5. synthetic method according to claim 1, it is characterised in that the alkyl halide is primary alkyl halide and secondary alkyl halide.

6. according to claim 1 with synthetic method described in 5, it is characterised in that the alkyl halide be alkyl chloride, bromoalkane and iodine For alkane, wherein alkyl halide can be, but not limited to, following compounds: benzyl chloride, chloro-normal butane, chloro-chung butane, Isosorbide-5-Nitrae-two The chloro- 2- vinylbenzene of chlorobutane, 1- chloro-octane, 3- chloropropionate, 1-, 3- chloroethyl nitrile, 1,2- dichloroethanes, chlorinated dodecane； The bromo- 3- phenyl-propane of bromination of n-butane, chung-bromo butane, 1,4- dibromobutane, 1-, 3- bromopropionitrile, cylite, the bromo- propionic acid of 3- Methyl esters, 1- bromo ethyl phenenyl, 4- bromo butyric acid methyl ester, n-octane bromide, bromo-octadecane, diphenyl-bromomethane, 2 bromo pentane, 7- bromine heptan Acetoacetic ester, glycol dibromide；Iodo-n-butane, iodo normal octane, iododecane.

7. synthetic method according to claim 1, it is characterised in that reaction temperature is 25-50 DEG C, preferably 50 DEG C.

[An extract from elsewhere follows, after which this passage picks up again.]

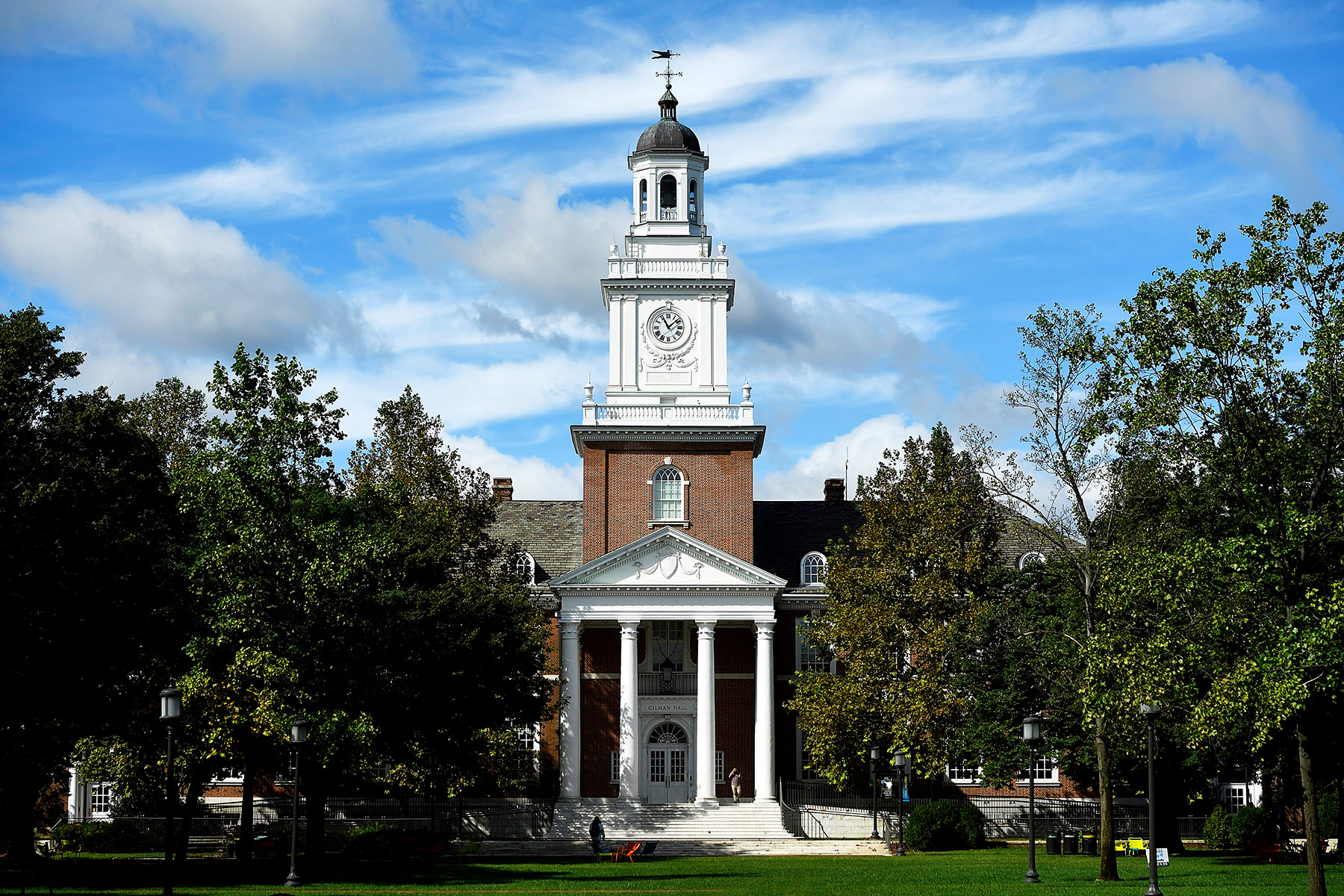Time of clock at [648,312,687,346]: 11:08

8. synthetic method according to claim 1, it is characterised in that the reaction dissolvent is aprotic higher boiling dipole The mixed solvent of solvent and aprotic low boiling point solvent, wherein aprotic higher boiling dipole solvent is 1,3- methylimidazole Quinoline ketone, N-Methyl pyrrolidone, hexamethylphosphoramide；Low boiling point solvent is methylene chloride, chloroform, acetone, acetonitrile, four Hydrogen furans, ether.

9. according to claim 1 and synthetic method described in 6,7, it is characterised in that the ratio of the mixed solvent is aprotic The volume ratio of higher boiling dipole solvent and aprotic low boiling point solvent is 1:2-1:7, preferably 1:3.